I'm trying to wok out the proof that a homomorphism, $f: G \to H$ maps the identity in one group to the identity in another. Several other answers provide an explanation for this, but there is one step I am confused on and haven't been able to find by browsing past answers. It's likely that I'm misunderstanding the justification for drawing on the inverse of $f$ and the logic which follows.
starting with the standard property of homorphisms, $f(g_1 * g_2) = f(g_1) \oplus f(g_2)$, taking $*$ to be the binary operation in $G$, $\oplus$ to the binary operation in $H$, and $g_1, g_2 \in G$.
From here, the proof lets $g_1 = g_2 = e_g$, where $e_g$ is the identity of the group, $G$, which implies that $f(e_g * e_g) = f(e_g) * f(e_g)$, so $f(e_g) = f(e_g) * f(e_g)$.

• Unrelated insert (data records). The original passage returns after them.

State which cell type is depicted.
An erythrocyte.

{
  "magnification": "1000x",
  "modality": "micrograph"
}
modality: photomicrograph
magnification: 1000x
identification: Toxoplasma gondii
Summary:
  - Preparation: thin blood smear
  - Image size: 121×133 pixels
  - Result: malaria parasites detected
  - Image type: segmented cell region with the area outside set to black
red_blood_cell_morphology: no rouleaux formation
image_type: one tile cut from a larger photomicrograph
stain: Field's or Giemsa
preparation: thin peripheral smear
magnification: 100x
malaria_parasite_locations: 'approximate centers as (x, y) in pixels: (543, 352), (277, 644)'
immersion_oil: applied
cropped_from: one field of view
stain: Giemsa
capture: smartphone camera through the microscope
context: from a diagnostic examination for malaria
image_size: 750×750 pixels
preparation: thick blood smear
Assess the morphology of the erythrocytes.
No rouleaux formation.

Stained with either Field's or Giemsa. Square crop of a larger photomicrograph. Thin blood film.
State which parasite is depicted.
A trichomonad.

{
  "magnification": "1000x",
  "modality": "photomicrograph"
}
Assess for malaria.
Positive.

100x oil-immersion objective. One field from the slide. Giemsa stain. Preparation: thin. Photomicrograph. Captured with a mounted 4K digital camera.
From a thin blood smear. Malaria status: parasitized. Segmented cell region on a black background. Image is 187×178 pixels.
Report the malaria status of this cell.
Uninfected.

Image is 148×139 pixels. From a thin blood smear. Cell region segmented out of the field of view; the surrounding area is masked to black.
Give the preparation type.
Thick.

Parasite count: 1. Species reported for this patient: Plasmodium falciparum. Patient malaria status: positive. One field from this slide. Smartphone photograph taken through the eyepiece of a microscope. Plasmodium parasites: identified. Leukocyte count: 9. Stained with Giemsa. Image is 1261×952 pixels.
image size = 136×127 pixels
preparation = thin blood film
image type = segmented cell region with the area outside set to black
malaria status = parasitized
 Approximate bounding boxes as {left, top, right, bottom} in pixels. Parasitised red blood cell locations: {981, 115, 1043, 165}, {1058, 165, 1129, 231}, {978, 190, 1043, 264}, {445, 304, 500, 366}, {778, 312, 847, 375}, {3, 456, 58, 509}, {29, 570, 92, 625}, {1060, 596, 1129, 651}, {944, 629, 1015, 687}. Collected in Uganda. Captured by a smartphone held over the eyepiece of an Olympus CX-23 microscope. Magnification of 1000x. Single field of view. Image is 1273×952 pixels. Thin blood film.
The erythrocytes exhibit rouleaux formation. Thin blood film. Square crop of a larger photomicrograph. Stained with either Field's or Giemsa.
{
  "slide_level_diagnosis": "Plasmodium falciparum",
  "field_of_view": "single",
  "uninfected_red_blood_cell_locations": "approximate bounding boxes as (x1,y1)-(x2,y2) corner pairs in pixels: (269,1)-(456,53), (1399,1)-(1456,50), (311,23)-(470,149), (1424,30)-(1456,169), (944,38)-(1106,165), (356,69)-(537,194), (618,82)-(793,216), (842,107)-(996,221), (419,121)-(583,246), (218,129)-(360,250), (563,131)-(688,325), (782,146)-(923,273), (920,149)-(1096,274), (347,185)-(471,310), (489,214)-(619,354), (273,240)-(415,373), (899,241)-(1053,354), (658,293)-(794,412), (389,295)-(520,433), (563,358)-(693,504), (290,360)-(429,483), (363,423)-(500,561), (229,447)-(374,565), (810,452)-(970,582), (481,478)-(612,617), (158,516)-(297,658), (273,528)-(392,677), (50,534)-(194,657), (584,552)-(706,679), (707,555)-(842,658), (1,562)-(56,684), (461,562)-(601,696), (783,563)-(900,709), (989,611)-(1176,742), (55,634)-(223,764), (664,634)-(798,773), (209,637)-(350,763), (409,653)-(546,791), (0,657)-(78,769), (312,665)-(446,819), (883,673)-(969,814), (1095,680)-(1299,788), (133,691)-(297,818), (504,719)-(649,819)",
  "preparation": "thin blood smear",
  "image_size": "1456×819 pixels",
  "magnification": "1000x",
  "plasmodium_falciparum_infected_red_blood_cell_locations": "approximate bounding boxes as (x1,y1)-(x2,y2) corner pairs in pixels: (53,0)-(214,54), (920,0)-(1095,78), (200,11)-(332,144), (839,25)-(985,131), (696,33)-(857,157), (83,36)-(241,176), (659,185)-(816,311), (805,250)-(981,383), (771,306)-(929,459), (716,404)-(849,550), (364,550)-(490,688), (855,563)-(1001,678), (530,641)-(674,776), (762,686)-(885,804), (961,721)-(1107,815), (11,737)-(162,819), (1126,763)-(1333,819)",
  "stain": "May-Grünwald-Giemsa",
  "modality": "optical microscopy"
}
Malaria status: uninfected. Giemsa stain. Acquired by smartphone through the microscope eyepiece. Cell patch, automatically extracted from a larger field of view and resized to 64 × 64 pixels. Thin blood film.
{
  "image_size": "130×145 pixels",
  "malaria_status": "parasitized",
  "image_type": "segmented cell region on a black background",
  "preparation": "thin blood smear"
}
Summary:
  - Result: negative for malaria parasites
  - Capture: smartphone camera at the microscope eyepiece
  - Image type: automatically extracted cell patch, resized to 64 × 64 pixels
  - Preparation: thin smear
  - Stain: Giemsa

Then, we multiply on the left by $\left(f(e_g)\right)^{-1}$, which should cause this to simplfiy to the identity on the left and $f(e_g)$ on the right. Here is my confusion:
(a) How do we conclude that such an inverse exists? I believe that a homorphism is by definition bijective and, by extension, invertible, as establishing such a function is necessary to establish that two groups are isomorphic. Is this the argument? Or is there an additional condition specific to the particular groups?
(b) Which binary operation are we applying when we multiply by this inverse? Clearly, $f(e_g) \in H$ by the definition of $f$, which has the operation $\oplus$, but $\left(f(e_g)\right)^{-1} \in G$, which has the operation, $*$. How can we 'mix' operations in this sense between elements of two different groups?
Thanks.
Here's what it should look like: $$ f(e_G) = f(e_G * e_G) = f(e_G) \oplus f(e_G). $$ Ignore the middle term and write $$ e_H \oplus f(e_G) = f(e_G) \oplus f(e_G). $$ Note that all I have done is replace $f(e_G)$ by $e_H \oplus f(e_G)$ which is legal by the identity property of $e_H$. Now operate on the right by $[f(e_G)]^{-1}$ computed in $H$.